Home Health Care Claims Process

Step 1:  Claim Initiated & Information Collected
When you initiate a claim, it is assigned to a claim examiner and a nurse case manager. They will collect information from your physician, and a nurse from an independent company may also visit you to gather additional information.

Step 2:  Eligibility Review & Determination
The claim examiner and case manager will review all of the information received and evaluate your health condition, providers, and the services you are receiving to make sure they are covered under the terms of your policy. The case manager will call you to discuss your plan of care.

Step 3:  Notification
You will be informed by letter of the decision regarding the claim.
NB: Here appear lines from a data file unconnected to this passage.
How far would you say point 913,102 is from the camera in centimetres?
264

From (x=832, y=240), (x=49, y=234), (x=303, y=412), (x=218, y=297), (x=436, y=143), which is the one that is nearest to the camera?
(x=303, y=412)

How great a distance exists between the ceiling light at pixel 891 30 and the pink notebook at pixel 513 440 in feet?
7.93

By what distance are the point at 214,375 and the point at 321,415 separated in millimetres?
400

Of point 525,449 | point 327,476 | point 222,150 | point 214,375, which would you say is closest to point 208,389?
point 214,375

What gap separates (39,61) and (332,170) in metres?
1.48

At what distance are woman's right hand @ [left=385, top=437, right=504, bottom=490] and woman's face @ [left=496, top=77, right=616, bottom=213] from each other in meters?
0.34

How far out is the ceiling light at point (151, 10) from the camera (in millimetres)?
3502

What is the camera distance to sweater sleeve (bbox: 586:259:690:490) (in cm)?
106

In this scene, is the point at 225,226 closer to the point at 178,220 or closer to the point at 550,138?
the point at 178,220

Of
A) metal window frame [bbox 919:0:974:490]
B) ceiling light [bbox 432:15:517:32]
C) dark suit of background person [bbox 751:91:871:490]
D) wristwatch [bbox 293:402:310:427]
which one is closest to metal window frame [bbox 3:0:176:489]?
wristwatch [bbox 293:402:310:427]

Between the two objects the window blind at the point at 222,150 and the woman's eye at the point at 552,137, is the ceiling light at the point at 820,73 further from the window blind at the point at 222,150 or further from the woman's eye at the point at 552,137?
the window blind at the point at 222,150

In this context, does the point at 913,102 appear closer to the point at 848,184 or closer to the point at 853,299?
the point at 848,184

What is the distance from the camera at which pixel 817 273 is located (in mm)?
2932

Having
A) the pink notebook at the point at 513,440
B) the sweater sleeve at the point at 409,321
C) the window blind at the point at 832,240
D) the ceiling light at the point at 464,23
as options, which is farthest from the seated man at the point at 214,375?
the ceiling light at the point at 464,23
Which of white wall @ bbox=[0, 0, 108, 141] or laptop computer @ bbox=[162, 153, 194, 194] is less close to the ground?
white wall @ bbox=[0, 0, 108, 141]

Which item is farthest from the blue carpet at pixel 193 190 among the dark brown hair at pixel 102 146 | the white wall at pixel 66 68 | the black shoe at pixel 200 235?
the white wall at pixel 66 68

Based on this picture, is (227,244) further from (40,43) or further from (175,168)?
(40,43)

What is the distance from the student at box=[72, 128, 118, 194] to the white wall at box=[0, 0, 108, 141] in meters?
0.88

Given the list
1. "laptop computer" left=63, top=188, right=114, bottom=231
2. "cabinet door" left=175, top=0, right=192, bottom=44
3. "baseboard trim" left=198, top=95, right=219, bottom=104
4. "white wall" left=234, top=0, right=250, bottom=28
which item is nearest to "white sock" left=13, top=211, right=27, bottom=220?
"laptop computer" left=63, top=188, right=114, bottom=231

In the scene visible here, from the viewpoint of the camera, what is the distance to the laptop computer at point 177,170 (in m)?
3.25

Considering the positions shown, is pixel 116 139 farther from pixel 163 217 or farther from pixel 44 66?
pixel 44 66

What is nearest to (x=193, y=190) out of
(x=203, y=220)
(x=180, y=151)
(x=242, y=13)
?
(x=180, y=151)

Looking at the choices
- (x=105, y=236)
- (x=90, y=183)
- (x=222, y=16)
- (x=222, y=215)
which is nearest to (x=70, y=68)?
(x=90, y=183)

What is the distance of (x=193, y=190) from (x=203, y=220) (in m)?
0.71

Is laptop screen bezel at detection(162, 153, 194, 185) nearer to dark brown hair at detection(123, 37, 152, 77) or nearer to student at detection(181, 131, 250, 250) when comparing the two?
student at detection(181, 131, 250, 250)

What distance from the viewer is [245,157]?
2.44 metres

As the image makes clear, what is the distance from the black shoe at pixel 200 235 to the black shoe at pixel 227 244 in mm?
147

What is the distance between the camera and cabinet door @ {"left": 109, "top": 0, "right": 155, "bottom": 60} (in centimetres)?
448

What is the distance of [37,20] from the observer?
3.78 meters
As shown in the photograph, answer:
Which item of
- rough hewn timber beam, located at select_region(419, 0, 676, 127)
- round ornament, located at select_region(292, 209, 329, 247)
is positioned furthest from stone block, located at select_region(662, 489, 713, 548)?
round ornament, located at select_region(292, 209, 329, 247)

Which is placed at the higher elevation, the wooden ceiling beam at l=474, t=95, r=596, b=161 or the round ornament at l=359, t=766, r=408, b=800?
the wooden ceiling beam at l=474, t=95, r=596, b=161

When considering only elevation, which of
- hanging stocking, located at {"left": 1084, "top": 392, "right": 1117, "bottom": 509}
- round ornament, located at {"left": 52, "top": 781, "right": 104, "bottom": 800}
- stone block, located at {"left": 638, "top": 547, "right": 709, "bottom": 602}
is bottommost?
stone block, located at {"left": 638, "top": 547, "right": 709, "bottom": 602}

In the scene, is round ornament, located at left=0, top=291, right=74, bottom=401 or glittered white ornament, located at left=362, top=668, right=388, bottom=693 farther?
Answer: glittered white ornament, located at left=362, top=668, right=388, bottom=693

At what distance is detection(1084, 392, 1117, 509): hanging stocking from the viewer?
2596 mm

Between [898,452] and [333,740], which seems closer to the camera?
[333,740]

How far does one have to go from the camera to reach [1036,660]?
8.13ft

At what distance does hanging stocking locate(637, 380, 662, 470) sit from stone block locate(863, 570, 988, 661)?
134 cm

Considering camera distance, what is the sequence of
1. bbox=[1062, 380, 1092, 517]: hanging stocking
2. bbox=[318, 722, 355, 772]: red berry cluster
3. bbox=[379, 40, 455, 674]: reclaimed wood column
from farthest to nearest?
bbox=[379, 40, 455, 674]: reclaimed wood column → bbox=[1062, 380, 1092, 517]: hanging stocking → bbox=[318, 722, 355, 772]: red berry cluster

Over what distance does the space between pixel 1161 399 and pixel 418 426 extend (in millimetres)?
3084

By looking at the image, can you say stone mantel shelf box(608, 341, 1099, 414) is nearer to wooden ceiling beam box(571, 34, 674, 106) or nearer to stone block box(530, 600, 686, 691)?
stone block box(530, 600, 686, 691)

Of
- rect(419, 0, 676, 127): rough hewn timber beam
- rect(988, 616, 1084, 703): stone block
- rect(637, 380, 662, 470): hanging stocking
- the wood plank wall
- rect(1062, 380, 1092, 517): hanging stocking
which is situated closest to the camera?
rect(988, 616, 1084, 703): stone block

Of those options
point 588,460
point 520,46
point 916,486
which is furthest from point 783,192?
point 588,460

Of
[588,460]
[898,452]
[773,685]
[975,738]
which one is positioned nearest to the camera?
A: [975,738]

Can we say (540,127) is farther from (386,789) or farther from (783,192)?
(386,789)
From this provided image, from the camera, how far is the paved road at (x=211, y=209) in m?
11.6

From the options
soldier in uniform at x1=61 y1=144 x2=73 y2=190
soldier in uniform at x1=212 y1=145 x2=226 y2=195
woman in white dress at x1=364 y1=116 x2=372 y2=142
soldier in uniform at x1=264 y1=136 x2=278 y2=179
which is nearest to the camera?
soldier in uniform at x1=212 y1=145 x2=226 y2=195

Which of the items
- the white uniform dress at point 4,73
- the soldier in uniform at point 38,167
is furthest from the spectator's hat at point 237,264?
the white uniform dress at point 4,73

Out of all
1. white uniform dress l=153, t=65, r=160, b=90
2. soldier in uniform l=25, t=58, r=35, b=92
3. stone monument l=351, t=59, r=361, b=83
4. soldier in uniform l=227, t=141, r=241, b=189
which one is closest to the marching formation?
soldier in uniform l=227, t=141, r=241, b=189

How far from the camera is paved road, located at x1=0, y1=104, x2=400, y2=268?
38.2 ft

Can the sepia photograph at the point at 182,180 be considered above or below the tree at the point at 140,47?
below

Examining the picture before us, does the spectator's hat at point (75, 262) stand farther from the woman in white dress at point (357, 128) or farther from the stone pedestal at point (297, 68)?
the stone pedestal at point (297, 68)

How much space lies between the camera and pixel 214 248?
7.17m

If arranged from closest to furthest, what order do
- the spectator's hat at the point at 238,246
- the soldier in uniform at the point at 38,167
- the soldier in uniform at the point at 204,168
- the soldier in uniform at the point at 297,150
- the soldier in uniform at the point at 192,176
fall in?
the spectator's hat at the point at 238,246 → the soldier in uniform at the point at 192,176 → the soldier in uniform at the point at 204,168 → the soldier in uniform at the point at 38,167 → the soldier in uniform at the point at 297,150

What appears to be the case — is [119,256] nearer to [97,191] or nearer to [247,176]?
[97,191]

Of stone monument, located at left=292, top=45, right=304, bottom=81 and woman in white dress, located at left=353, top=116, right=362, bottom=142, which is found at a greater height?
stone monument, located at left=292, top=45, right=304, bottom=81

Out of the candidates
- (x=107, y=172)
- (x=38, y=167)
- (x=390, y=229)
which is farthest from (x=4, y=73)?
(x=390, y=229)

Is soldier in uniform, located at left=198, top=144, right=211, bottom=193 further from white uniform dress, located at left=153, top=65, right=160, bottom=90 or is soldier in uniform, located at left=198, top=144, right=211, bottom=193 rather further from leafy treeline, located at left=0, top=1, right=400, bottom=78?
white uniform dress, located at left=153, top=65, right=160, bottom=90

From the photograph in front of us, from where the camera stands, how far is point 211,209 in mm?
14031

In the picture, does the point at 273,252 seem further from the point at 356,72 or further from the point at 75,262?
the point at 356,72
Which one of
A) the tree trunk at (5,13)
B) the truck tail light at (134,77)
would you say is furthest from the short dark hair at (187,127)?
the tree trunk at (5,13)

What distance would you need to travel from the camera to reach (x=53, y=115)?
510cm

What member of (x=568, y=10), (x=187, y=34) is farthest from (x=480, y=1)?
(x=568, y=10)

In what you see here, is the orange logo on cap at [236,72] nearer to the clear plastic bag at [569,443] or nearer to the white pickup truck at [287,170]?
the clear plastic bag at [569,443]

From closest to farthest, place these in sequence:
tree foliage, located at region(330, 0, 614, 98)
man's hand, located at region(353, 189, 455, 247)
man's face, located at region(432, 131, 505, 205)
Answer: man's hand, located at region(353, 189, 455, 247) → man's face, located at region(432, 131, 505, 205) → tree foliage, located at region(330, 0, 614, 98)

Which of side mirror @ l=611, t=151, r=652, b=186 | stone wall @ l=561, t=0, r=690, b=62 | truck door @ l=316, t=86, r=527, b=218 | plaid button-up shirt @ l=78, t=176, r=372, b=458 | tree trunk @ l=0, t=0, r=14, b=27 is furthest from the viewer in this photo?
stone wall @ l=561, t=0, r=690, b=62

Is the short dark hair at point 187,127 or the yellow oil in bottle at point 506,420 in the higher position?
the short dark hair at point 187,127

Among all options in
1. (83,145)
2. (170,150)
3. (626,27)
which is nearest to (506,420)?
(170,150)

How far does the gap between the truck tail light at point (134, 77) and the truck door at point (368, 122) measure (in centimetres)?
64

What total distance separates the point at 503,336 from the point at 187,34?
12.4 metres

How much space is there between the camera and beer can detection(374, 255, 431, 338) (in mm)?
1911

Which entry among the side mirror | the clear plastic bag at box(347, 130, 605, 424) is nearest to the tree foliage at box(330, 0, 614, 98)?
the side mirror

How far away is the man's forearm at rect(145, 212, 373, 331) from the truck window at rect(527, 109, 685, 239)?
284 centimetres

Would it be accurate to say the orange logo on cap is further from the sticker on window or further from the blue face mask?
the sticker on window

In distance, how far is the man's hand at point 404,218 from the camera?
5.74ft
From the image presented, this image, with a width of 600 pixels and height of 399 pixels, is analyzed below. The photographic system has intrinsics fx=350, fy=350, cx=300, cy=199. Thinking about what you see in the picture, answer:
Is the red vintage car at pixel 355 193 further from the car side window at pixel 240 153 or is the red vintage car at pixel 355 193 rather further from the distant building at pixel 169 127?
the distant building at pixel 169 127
Step 4:  Processing of Covered Charges Incurred
If the claim examiner finds that all terms and conditions of the policy are met and all requested information has been received, the billing forms will be processed in accordance with the terms of the policy. Please remember to submit bills on a regular basis to avoid processing delays.

Case Management

Depending on your policy, you are assigned a case manager when you file a claim. American Independent Network's case managers are licensed health care practitioners who specialize in geriatrics. The case manager works with you and your physician to help develop a plan of care that outlines the type, frequency, amount and anticipated duration of the care that you may need.  The case manager can also provide information about community services and home care agencies. 

The case manager communicates with you by phone to discuss your care needs and changes in your health condition.  At times, the plan of care may be adjusted as your medical condition changes.